PAGE EXCERPT.
════════════════════

Background: Orthotopic organ transplantation, a treatment option for irreversible organ dysfunction according to organ failure, severe damaged organ or malignancy in situ, was usually accompanied with massive blood loss thus transfusion was required. We aimed to evaluate the adverse impact of blood transfusion on solid organ transplantation. Materials and
Methods: From January, 2009 to December, 2014, patients who received orthotopic organ transplantation at Far Eastern Memorial Hospital medical center were enrolled. Clinical data regarding anemia status and red blood cell (RBC) transfusion before, during and after operation, as well as patient outcomes were collected for further univariate analysis.

════════════════════

ASSIGNMENT.
Pick up the abstract on blood transfusion in orthotopic organ transplantation after its last sentence and continue it.

DATA SUPPLIED.
════════════════════

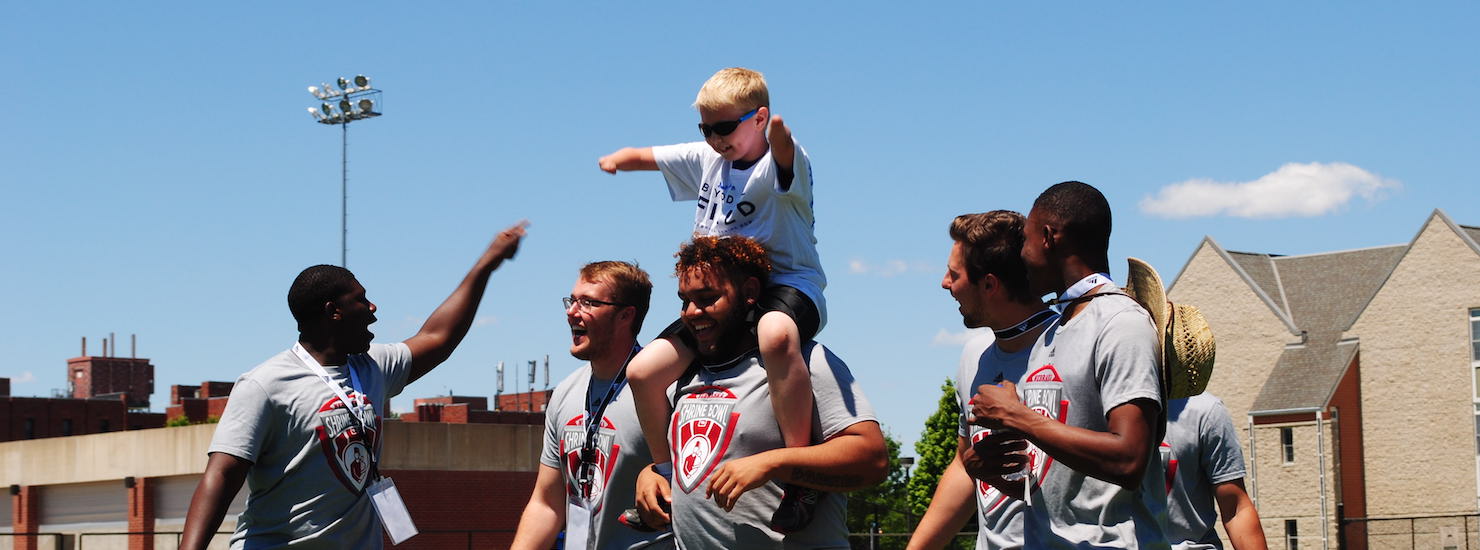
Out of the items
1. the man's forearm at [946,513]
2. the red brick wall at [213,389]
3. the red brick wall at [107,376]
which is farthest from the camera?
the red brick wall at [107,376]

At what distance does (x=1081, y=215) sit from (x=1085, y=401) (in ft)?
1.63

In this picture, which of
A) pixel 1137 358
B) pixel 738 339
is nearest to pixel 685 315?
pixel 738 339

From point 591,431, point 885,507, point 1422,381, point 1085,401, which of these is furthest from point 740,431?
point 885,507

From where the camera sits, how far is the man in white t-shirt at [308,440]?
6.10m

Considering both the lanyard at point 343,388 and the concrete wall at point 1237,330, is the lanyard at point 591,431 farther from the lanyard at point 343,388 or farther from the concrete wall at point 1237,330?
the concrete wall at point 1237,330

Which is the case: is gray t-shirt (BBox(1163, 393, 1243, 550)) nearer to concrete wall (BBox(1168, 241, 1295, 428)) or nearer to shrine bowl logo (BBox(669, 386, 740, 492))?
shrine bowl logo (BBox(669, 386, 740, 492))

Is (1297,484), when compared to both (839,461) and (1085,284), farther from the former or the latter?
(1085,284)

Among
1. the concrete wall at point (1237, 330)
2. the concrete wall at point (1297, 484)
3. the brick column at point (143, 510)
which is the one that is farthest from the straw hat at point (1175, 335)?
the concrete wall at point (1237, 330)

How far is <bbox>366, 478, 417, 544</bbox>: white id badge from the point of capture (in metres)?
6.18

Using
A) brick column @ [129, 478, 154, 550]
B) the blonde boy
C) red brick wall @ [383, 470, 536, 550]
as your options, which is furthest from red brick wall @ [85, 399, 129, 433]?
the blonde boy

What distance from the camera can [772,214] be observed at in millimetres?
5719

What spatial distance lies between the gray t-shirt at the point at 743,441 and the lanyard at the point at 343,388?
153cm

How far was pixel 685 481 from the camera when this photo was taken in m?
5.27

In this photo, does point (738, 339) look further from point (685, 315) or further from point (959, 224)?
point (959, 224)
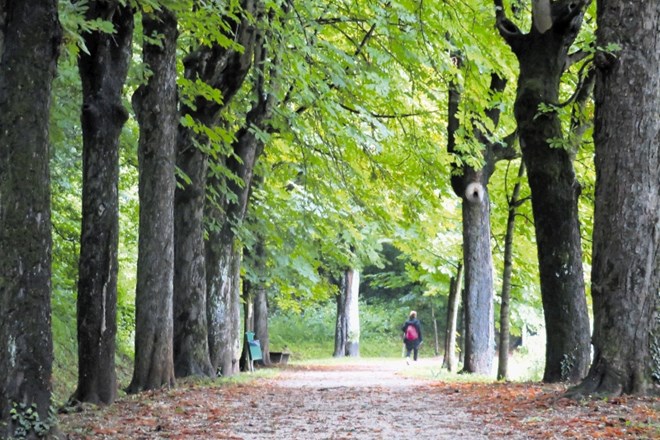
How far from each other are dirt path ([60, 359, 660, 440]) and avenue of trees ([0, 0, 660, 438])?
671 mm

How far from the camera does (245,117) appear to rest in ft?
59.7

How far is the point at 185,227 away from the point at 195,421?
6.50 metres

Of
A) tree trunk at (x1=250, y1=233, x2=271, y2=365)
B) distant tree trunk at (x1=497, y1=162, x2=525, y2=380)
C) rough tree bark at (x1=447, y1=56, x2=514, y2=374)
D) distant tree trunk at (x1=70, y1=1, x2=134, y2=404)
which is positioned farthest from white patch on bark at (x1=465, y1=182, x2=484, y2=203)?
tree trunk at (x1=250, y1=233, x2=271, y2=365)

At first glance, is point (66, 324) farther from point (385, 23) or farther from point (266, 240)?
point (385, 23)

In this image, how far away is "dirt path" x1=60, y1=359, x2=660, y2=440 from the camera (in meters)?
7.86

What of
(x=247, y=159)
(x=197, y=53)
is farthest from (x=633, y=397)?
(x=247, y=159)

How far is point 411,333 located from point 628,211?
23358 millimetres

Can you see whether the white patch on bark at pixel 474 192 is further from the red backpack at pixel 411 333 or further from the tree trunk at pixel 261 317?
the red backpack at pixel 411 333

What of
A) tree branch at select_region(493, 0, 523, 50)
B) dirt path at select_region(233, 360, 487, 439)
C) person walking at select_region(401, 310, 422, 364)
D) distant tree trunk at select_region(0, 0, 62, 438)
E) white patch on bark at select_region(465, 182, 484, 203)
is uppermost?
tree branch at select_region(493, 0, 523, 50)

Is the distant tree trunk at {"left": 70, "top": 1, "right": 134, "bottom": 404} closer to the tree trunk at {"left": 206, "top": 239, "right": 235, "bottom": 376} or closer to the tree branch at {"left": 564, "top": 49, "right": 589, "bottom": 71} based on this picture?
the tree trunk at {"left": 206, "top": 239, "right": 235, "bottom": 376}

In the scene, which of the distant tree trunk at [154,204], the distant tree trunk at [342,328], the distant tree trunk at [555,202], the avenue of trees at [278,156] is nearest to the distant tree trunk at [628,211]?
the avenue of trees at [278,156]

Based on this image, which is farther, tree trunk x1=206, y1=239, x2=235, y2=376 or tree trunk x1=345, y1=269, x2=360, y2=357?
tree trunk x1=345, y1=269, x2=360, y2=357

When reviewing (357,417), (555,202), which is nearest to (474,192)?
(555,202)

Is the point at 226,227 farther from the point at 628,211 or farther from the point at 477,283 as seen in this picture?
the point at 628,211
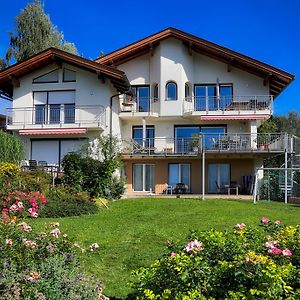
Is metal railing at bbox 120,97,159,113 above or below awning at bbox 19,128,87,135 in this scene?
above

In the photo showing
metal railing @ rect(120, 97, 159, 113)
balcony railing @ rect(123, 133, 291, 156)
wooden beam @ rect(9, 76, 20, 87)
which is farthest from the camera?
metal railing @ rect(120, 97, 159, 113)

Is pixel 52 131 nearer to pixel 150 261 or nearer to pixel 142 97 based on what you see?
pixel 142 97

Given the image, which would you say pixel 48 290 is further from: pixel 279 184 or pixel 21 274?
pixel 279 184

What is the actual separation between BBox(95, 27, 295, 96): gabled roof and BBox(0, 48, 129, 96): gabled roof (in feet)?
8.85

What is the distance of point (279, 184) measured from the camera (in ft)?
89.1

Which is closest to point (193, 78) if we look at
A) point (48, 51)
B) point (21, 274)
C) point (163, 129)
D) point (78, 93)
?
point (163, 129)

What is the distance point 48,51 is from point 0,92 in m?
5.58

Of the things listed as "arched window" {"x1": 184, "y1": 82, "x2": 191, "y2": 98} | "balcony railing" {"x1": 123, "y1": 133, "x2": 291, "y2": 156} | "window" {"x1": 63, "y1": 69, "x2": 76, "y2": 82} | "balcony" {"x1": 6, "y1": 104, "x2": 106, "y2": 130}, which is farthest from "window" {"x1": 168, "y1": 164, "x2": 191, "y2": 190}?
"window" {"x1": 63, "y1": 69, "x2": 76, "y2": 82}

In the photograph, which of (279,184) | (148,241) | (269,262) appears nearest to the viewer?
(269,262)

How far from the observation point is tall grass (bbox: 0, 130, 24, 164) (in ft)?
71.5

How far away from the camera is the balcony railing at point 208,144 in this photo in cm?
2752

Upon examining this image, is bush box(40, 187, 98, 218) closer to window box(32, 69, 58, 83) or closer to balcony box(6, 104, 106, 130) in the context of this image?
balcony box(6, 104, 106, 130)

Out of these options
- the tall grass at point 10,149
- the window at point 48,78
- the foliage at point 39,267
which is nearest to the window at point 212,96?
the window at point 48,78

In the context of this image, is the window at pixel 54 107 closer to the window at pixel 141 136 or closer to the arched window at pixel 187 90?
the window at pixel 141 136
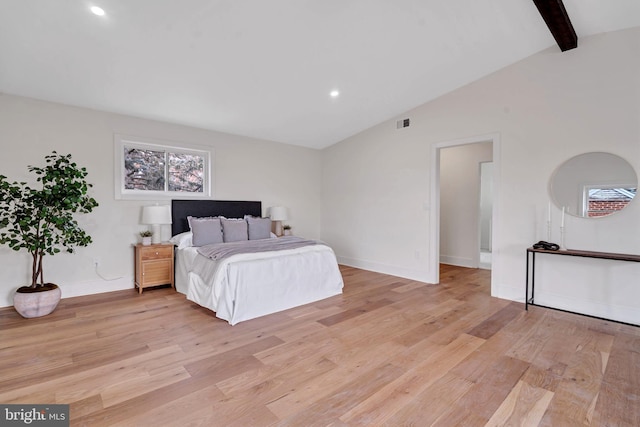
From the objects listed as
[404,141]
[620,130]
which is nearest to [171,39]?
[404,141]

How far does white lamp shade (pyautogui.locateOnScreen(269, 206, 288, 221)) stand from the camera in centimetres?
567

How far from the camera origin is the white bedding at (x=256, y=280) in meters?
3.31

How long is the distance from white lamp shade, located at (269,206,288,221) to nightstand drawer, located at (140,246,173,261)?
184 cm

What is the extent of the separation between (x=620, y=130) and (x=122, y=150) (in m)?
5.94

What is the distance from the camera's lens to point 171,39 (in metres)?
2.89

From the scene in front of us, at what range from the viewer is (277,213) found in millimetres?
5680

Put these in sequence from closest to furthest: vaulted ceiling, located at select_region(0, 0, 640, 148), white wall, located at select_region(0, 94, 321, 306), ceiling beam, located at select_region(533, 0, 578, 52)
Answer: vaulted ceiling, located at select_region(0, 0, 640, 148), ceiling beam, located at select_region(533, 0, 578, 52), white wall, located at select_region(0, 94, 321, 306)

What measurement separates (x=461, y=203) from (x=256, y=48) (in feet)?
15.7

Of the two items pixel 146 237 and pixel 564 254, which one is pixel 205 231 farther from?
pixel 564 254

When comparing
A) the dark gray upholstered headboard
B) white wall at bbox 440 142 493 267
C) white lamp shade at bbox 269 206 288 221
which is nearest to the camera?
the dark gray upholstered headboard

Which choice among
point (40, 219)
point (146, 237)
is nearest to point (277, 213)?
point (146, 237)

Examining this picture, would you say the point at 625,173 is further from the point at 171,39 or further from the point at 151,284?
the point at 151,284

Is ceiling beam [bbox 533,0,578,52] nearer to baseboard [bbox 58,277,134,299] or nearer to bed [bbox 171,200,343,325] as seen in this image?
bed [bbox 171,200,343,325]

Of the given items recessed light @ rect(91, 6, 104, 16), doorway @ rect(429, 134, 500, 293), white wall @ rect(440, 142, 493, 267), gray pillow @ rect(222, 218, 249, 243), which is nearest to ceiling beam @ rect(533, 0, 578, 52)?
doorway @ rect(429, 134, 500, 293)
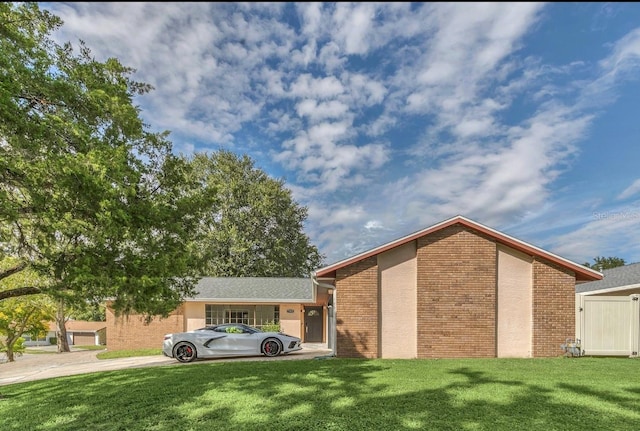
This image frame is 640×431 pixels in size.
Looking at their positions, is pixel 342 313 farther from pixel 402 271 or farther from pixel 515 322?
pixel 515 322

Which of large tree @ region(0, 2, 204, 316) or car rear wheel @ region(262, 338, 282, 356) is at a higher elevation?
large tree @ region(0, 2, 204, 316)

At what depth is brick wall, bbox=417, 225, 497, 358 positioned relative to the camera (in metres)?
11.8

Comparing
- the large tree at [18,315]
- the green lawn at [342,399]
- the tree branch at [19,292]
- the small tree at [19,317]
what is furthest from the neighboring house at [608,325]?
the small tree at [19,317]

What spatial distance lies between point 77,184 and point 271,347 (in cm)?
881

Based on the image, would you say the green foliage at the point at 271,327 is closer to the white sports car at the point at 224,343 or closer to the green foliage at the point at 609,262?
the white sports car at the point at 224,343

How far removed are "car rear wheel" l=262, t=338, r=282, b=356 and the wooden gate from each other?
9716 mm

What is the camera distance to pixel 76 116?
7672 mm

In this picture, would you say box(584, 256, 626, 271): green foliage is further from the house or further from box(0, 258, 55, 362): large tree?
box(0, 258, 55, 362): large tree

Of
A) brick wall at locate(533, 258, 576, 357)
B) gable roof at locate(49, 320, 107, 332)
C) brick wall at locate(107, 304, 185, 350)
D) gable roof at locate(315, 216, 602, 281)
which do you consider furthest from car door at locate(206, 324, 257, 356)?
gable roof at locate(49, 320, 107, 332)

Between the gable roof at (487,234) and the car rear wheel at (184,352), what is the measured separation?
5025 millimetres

════════════════════

TASK ANSWER.
Results: A total of 105 patients who underwent orthotopic transplantation, including liver, kidney and small intestine were registered. The mean hemoglobin (Hb) level upon admission and before operation were 11.6±1.8 g/dL and 11.7±1.7 g/dL, respectively; and the nadir Hb level post operation and the final Hb level before discharge were 8.3±1.6 g/dL and 10.2±1.6 g/dL, respectively. The median units (interquartile range) of RBC transfusion in pre-operative, peri-operative and post-operative periods were 0 (0-0), 2 (0-12), and 2 (0-6) units, respectively. Furthermore, the median (interquartile range) length of hospital stay (LHS) from admission to discharge and from operation to discharge were 28 (17-44) and 24 (16-37) days, respectively. Both peri-operative and post-operative RBC transfusion were associated with longer LHS from admission to discharge and from operation to discharge. Furthermore, it increased the risk of post-operative septicemia. While peri-operative RBC transfusion elevated the risk of acute graft rejection in patients who received orthotopic transplantation.
Conclusions: Worse outcome could be anticipated in those who had received massive RBC transfusion in transplantation operation. Hence, peri-operative RBC transfusion should be avoided as much as possible.